## START Article

ST. ISADORES ROMAN CATHOLIC CHURCH.

BY REV. EDWARD M'GOWAN.

A traveler once entered Moultrie county by the lower road, one mile south of Dalton city. As he wended his way east from that point where the roads, east and west, north and south, intersect one another, which is also the dividing line between Macon and Moultrie counties, he could notice at once a difference in the color of their soil; that Moultrie county looked blacker in its earth and richer than Macon county.

Journeying on he was struck with the beauty of the hedgerows, green waving fields of corn, herds of cattle, boundless prairie far as the eye could reach. Thus absorbed, thus delighted in eyes and mind and heart at the goodness of God to His creatures, as seen in the book of nature around him, he plodded on his way till four miles from the county line. The Catholic church loomed up before him. He approached, and as he saw everything in good order and cleanly about the church, and a parochial house in process of erection,  uncovering his head he said, "Thanks be to God."

Thanks," he said, "for here I have a key to the prosperity of Catholicity in Moultrie county, for wherever all over the States I have found good churches, well equipped for divine worship, there I have invariably found a prosperous Catholic people; but wherever I have found a miserable structure, black and dirty, unworthy of the God of glory who is worshipped, there too I have found a drunken, a degraded people.

## END Article
## START Dataset rows

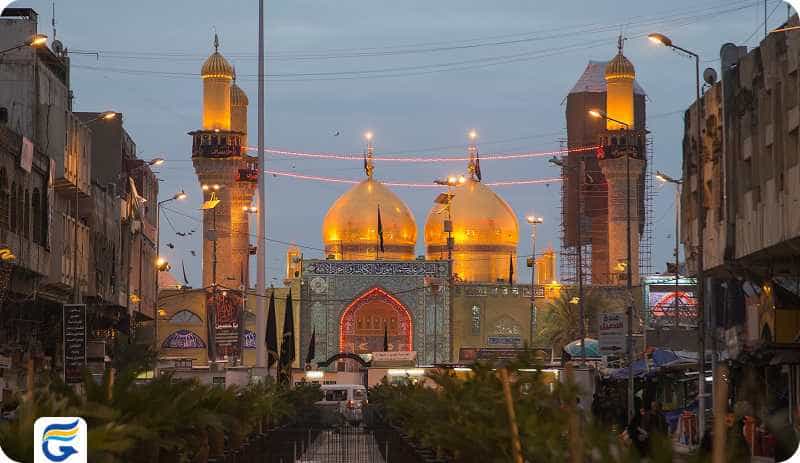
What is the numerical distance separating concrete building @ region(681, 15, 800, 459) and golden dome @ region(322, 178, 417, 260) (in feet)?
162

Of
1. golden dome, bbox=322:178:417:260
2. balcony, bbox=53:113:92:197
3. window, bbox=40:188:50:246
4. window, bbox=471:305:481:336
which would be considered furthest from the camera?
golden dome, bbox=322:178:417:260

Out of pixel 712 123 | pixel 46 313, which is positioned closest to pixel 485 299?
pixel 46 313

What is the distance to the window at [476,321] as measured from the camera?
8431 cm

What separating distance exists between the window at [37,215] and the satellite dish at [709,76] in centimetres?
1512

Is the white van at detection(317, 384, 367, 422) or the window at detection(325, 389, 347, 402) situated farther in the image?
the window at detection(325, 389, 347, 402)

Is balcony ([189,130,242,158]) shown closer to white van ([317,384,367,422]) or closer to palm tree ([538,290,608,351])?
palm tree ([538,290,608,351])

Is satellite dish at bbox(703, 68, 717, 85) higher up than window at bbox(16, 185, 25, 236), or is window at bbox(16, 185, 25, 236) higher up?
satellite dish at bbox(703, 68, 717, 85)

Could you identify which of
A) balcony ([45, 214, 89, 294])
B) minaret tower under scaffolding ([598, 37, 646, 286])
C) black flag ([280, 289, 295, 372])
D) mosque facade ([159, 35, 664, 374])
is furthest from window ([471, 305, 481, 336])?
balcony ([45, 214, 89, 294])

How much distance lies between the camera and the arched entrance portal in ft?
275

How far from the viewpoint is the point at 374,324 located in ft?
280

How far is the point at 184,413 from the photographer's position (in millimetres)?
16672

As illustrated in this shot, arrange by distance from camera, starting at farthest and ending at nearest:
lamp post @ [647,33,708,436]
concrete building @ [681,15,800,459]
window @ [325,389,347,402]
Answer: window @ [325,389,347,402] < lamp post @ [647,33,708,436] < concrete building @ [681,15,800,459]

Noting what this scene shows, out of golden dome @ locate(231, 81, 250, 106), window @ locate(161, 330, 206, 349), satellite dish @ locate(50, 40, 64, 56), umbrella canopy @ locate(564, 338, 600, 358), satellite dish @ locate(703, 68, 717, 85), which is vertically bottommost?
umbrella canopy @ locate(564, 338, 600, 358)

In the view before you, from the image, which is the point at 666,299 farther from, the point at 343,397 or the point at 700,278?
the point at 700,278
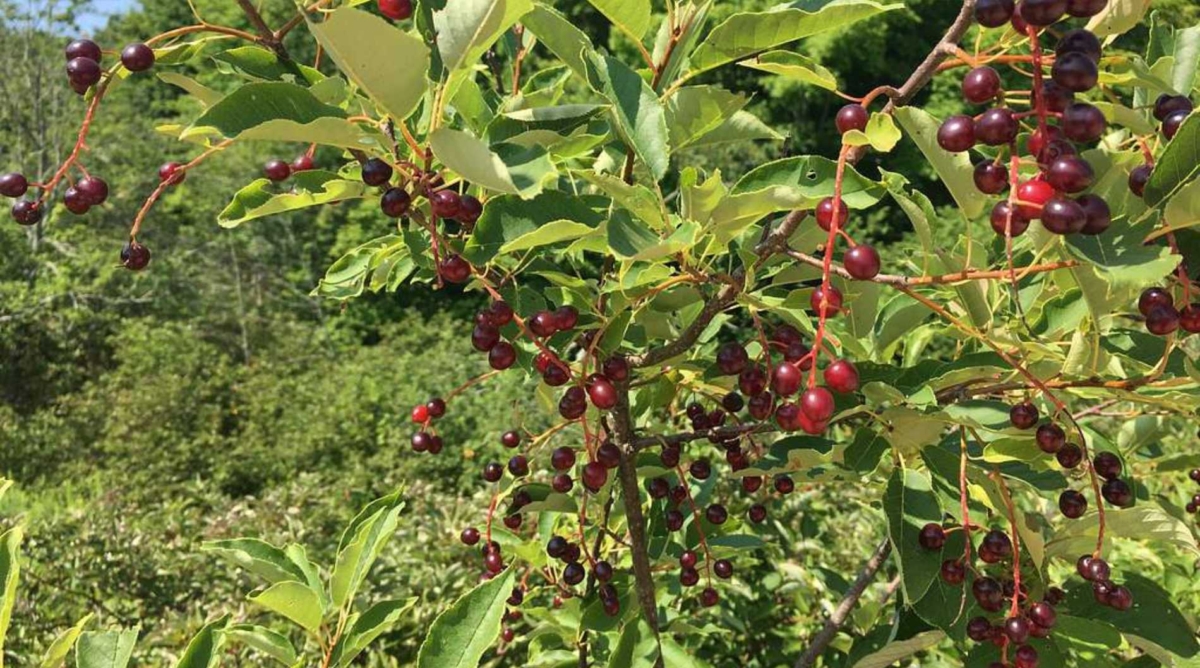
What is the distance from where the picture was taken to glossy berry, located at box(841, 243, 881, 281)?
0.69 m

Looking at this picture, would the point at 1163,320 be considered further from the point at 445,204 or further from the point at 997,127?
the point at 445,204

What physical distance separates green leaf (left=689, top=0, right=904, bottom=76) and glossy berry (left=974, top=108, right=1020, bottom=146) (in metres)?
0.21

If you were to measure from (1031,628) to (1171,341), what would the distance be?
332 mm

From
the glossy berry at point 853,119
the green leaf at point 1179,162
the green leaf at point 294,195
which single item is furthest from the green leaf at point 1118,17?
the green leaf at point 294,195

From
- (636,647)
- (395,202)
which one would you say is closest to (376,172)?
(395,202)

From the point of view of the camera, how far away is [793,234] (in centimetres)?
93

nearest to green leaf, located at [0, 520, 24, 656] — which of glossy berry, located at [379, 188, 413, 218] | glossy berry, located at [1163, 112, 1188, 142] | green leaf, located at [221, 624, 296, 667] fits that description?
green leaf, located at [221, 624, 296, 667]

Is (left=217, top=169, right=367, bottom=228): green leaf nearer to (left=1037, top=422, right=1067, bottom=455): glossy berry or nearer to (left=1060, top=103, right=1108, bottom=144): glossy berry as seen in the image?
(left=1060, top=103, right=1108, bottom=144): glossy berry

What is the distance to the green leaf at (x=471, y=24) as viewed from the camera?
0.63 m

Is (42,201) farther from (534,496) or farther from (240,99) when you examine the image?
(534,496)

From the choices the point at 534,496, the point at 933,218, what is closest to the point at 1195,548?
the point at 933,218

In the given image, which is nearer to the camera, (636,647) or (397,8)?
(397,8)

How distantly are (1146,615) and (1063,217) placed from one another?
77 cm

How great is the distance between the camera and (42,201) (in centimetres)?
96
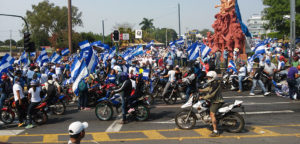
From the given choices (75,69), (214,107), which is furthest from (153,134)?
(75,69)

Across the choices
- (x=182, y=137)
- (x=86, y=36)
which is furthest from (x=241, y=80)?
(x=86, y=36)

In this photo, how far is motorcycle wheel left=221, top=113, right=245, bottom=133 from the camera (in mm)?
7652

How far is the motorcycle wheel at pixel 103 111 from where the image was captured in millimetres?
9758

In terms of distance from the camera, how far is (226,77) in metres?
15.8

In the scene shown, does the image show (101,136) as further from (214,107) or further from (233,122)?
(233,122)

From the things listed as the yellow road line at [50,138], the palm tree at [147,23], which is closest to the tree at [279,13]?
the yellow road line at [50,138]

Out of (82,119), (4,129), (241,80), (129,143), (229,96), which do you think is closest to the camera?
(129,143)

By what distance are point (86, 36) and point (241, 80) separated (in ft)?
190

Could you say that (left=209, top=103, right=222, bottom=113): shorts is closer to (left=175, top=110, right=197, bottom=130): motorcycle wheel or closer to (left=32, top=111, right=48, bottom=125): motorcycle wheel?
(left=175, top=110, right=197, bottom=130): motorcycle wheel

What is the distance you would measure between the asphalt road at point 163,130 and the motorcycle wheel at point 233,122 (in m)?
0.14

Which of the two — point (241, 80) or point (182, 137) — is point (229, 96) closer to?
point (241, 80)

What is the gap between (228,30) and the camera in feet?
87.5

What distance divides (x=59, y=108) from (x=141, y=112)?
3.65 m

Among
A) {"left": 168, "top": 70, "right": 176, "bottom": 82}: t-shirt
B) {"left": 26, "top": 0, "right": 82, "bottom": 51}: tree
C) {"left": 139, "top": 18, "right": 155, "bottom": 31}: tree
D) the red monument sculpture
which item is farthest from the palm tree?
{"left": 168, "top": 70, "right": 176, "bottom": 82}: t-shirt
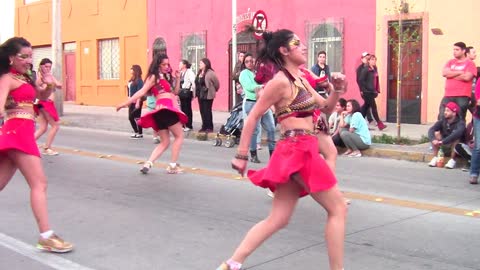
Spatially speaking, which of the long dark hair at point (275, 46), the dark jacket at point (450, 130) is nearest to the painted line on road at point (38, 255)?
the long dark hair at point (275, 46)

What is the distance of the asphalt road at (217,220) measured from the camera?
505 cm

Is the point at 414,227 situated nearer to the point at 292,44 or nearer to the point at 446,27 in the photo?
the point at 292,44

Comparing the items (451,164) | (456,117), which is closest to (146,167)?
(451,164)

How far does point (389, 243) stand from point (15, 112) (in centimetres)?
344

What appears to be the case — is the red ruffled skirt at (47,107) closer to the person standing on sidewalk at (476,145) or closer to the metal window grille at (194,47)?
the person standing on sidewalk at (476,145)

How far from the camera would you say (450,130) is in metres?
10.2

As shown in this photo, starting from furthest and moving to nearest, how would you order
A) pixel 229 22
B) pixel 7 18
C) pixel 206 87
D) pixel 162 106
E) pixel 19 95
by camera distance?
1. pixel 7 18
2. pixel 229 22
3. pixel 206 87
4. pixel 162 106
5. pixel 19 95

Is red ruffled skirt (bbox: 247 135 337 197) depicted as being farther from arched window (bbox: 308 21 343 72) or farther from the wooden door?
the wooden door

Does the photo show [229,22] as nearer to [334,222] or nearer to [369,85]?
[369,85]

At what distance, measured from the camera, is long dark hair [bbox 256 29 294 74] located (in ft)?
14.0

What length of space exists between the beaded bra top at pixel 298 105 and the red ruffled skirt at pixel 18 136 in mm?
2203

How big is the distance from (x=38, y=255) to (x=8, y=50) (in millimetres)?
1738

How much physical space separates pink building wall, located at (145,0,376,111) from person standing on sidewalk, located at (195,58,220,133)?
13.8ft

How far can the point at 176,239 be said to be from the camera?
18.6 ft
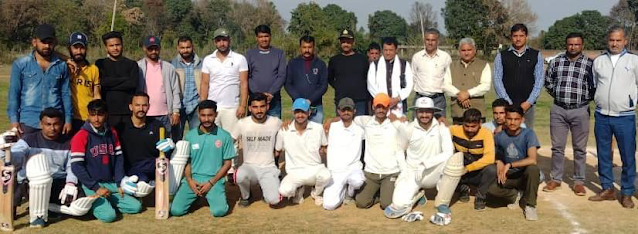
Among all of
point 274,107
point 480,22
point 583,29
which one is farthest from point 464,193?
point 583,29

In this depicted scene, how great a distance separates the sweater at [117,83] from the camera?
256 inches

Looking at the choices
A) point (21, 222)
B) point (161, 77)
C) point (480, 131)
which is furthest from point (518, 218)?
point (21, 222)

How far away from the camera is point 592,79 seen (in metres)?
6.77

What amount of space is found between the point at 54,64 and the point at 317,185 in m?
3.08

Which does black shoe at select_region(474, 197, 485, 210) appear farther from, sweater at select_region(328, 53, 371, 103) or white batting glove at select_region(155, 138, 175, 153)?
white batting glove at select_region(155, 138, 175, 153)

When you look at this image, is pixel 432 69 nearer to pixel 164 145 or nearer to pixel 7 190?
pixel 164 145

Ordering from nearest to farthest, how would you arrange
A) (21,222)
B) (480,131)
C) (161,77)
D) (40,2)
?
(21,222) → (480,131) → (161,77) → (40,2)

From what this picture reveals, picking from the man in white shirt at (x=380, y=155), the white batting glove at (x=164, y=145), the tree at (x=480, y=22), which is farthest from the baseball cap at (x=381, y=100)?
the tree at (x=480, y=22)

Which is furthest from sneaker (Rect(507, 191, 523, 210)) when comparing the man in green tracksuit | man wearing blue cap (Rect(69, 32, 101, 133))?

## END Dataset rows

**Exercise requirements**
1. Rewrite the paragraph of the St. Isadore's church account that begins "A traveler once entered Moultrie county" as a short bulleted list that keeps its main facts.
2. In the St. Isadore's church account, how far from the county line was the traveler when the Catholic church came into view?
3. Continue the St. Isadore's church account, picking up after its final sentence.

**Answer set**
1.
- A traveler entered Moultrie county by the lower road, one mile south of Dalton city.
- He headed east from the crossroads where the east-west and north-south roads meet, which also marks the line between Macon and Moultrie counties.
- He saw at once that the soil differed: Moultrie county's earth looked blacker and richer than Macon county's.

2. Four miles from the county line.

3.
Here, removed from the din of the city and the panting of the engines, and the ceaseless roll of machinery, where all is peace, man can compose himself for prayer, and pray without distraction, to the God of peace." The good-morning of a sturdy farmer started him from his reverie. His brilliant eye, elastic step and sprightly manner, told him plainer than words that he was one of Ireland's sons. To the stranger's inquiries how they came to have a church on the prairie, he said, Father A. Voghl, God bless him, was our first priest. He celebrated the first mass on this then unfenced prairie, at the house of Mr. Edward Bresnan, on the 14th of August, 1863. During that year, he, in his great wisdom, took up a subscription and bought and paid for forty acres of land from The Illinois Central Railroad Company, at $.5 per acre.

That you will readily see was a good investment--the same land is worth now $40 per acre. We had then only sixteen families, not one hundred persons in all, plenty of ground to build upon, but yet had no church structure. One morning, after celebrating mass and breakfasting at a farm-house, the good priest took his office book and went to recite the divine office. At his return be was greatly surprised to find that his little flock had voluntarily raised the means wherewith to build a little church. The first Catholic church edifice in Moultrie county, was erected then in the fall of 1864, in Dora township, at a cost of $200.

It was a frame building 20 x 40 feet. The names of those subscribers, our forefathers in the faith, deserve to be emblazoned in letters of gold on the temple of time, that posterity may learn what their ancestors did for the holy faith, and learn to follow in their footsteps. These are their honored names: Edward Bresnan, Patrick Smith, Timothy  Sammon, W. Cronin, Patrick Burns, sen. Daniel Tueth, Wm. Fogarty, Patrick Neilan, John Kinney, Jas. Nolan, Francis Ryan, Richard Delauaunty Patrick Griffin, John Dunne, John Hickey, Nich. Bahan.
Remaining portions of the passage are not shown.